To view those questions and the relevant answers related to your post, click here.
Need help? Chat with us on Discord.
[utopian-moderator]
Thank you for your review, @portugalcoin! Keep up the good work!
Thank you scipio! You've just received an upvote of 33% by artturtle!
Learn how I will upvote each and every one of your posts
Please come visit me to see my daily report detailing my current upvote power and how much I'm currently upvoting.
Hi @scipio!
Your post was upvoted by @steem-ua, new Steem dApp, using UserAuthority for algorithmic post curation!
Your post is eligible for our upvote, thanks to our collaboration with @utopian-io!
Feel free to join our @steem-ua Discord server
Hey, @scipio!
Thanks for contributing on Utopian.
We’re already looking forward to your next contribution!
Get higher incentives and support Utopian.io!
Simply set @utopian.pay as a 5% (or higher) payout beneficiary on your contribution post (via SteemPlus or Steeditor).

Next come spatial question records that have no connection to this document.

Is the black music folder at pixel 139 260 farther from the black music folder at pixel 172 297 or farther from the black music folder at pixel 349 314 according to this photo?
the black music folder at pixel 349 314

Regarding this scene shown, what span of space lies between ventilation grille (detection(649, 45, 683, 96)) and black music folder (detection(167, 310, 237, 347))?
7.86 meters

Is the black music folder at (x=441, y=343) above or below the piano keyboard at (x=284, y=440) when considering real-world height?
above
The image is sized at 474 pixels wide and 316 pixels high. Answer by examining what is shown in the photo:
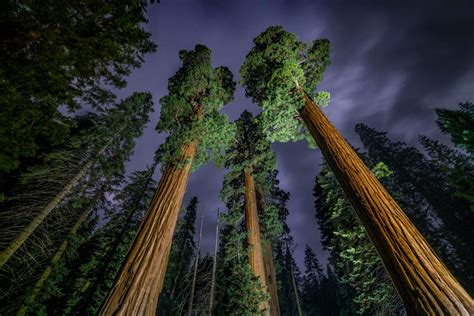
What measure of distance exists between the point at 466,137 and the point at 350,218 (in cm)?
559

Want to chat? Join us on Discord https://discord.gg/h52nFrV.
Vote for Utopian Witness!
Thanks for taking the time to thoroughly (and accurately) elaborate on my two questions. This certainly helped bring clarification to the subject for me What is Python Used for (https://light-it.net/blog/top-three-industries-that-use-python-for-big-data-projects/) Reflecting what others have said, I think this could be helpful to many readers on this subreddit. If any questions come to mind over what you wrote, I'll send them your way.